++++ GIVEN PASSAGE

In 1971, Charles Dolan, owner of Sterling Communications (a Time Inc. subsidiary), used money from Time Inc. to create the “Green Channel”. However, as the channel would charge its customers to view home-entertainment, such as premier movies and sporting events, Dolin fittingly renamed the channel “Home Box Office Inc.” (HBO). On November 8, 1972, HBO debuted with Sometimes a Great Nation and a National Hockey League game. With a sluggish start and a failure to retain subscribers, Gerald Levin replaced Dolan as president. In an attempt to boost subscriptions, HBO purchased access to Satcom 1, a communication satellite owned by RCA, in 1975.

On October 1, 1975, HBO began its initial success by internationally broadcasting “Thrilla in Manila”, a heavyweight boxing match between Muhammad Ali and Joe Frazier. Proving itself a television success in American television’s cable era, HBO started earning profit in 1977 with over 600,000 subscriptions. Seeing HBO’s success, many niche channels followed suit. By 1983, HBO garnered over thirteen million subscriptions. In that year, HBO transmitted its first made-for-pay-TV movie, The Terry Fox Story; a year later, it released its first miniseries, All the Rivers Run.

++++++++

**TASK LIST:**
[A] According to the HBO history, how many subscriptions had HBO gained by 1983?
[B] From the HBO history, transcribe the part starting with "In 1971, Charles" and going on through "RCA, in 1975.".
The listing has nothing to do with any of this.

++++ RAW DATA

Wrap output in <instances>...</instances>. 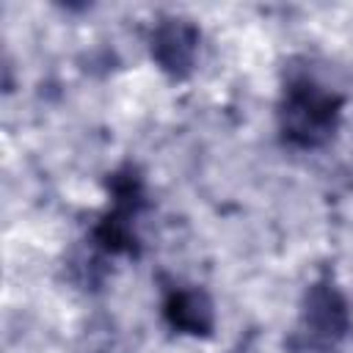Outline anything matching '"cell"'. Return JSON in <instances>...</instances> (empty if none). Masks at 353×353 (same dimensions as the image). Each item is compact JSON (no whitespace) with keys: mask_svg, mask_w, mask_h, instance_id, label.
<instances>
[{"mask_svg":"<svg viewBox=\"0 0 353 353\" xmlns=\"http://www.w3.org/2000/svg\"><path fill=\"white\" fill-rule=\"evenodd\" d=\"M345 99L309 72H292L279 99V132L295 149H323L334 141Z\"/></svg>","mask_w":353,"mask_h":353,"instance_id":"obj_1","label":"cell"},{"mask_svg":"<svg viewBox=\"0 0 353 353\" xmlns=\"http://www.w3.org/2000/svg\"><path fill=\"white\" fill-rule=\"evenodd\" d=\"M110 210L94 226V245L102 254H127L135 256L141 243L135 234V218L146 207V185L141 171L132 163H124L108 176Z\"/></svg>","mask_w":353,"mask_h":353,"instance_id":"obj_2","label":"cell"},{"mask_svg":"<svg viewBox=\"0 0 353 353\" xmlns=\"http://www.w3.org/2000/svg\"><path fill=\"white\" fill-rule=\"evenodd\" d=\"M350 328H353L350 301L328 273L317 276L301 298L295 339L303 347L328 350V347H336L350 334Z\"/></svg>","mask_w":353,"mask_h":353,"instance_id":"obj_3","label":"cell"},{"mask_svg":"<svg viewBox=\"0 0 353 353\" xmlns=\"http://www.w3.org/2000/svg\"><path fill=\"white\" fill-rule=\"evenodd\" d=\"M199 47H201V30L188 17L168 14L152 25L149 55L154 66L171 80H185L193 74L199 61Z\"/></svg>","mask_w":353,"mask_h":353,"instance_id":"obj_4","label":"cell"},{"mask_svg":"<svg viewBox=\"0 0 353 353\" xmlns=\"http://www.w3.org/2000/svg\"><path fill=\"white\" fill-rule=\"evenodd\" d=\"M163 320L176 334L207 339L215 331V303L204 287L174 281L163 290Z\"/></svg>","mask_w":353,"mask_h":353,"instance_id":"obj_5","label":"cell"}]
</instances>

++++++++

**SOLUTION LIST:**
[A] Over thirteen million.

[B]
In 1971, Charles Dolan, owner of Sterling Communications (a Time Inc. subsidiary), used money from Time Inc. to create the “Green Channel”. However, as the channel would charge its customers to view home-entertainment, such as premier movies and sporting events, Dolin fittingly renamed the channel “Home Box Office Inc.” (HBO). On November 8, 1972, HBO debuted with Sometimes a Great Nation and a National Hockey League game. With a sluggish start and a failure to retain subscribers, Gerald Levin replaced Dolan as president. In an attempt to boost subscriptions, HBO purchased access to Satcom 1, a communication satellite owned by RCA, in 1975.